PROVIDED TEXT:
▽

Watson murder trial defendants face an 'all or nothing' argument

Dmitry Gorin

Partner, Eisner Gorin LLP

Alan Eisner

Partner, Eisner Gorin LLP

Robert Hill

Associate, Eisner Gorin LLP

Prosecutors regularly charge implied-malice Watson murder charges in driving death cases, where there is evidence of extremely reckless conduct involving speed, alcohol/controlled substances, or both. Notable recent local cases with implied malice murder charges include the tragic deaths of four Pepperdine students, and the accident involving the owner of Moonshadows and his son.

By charging murder, instead of manslaughter with gross negligence, the government makes a deliberate choice to seek a 15-life sentence per each victim. The recent People v. Lagunas decision upholds the prosecutor’s charging discretion, and does not provide an out for the defendant to argue for a lesser related, non-murder charge in order to avoid a life sentence.

△

JOB:
Please continue the article on Watson murder charges above, picking up right after its final sentence.

[Saved entries]
▽

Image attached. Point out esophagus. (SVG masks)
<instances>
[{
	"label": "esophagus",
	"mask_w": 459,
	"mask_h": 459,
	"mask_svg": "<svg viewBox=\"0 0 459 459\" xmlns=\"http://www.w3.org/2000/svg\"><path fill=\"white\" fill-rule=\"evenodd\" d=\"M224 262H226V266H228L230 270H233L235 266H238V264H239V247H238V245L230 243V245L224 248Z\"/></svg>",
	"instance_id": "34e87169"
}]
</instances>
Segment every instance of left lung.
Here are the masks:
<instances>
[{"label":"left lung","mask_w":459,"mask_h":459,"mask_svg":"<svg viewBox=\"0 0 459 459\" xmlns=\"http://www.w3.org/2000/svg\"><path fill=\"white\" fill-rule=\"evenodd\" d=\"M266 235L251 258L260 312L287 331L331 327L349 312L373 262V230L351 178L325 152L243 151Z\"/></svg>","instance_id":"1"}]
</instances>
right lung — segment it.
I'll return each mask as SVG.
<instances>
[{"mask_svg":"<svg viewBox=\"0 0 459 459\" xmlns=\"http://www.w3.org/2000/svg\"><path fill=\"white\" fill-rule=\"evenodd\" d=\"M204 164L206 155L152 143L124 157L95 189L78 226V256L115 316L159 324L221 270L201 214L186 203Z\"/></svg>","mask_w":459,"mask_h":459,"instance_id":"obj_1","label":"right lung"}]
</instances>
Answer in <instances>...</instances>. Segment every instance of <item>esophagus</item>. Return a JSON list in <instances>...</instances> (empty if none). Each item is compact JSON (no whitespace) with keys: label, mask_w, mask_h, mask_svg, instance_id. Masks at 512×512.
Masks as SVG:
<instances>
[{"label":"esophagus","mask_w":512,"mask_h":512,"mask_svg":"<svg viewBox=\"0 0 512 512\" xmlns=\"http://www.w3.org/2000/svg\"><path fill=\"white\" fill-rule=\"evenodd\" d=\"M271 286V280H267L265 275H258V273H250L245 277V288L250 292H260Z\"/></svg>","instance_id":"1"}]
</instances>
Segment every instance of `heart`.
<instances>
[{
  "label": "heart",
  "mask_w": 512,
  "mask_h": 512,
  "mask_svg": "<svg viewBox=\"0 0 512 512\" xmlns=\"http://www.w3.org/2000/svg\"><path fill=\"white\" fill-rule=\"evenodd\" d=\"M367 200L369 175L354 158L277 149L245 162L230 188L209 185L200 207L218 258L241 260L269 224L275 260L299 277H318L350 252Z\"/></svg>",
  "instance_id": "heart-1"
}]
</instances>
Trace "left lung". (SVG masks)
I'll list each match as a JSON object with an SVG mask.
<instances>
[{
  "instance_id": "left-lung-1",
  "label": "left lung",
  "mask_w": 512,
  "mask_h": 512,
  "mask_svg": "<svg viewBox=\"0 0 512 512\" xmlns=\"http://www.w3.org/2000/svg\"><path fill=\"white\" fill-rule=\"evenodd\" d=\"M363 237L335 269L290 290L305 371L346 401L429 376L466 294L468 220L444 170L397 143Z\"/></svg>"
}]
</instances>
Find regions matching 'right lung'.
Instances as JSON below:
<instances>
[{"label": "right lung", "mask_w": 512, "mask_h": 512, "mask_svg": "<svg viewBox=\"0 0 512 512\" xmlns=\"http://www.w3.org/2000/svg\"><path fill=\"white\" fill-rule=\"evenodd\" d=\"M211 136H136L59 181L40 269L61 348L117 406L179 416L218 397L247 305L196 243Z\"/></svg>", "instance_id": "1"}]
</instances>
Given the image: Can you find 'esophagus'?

△

TASK ANSWER:
On Dec. 12, 2023, the Fourth District Court of Appeals published its opinion in People v. Lagunas, an appeal from a second-degree murder conviction. Lagunas challenged the sufficiency of the evidence and, as relevant here, the trial court’s failure to instruct the jury on a lesser related offense. The Court of Appeals found no error and affirmed the conviction.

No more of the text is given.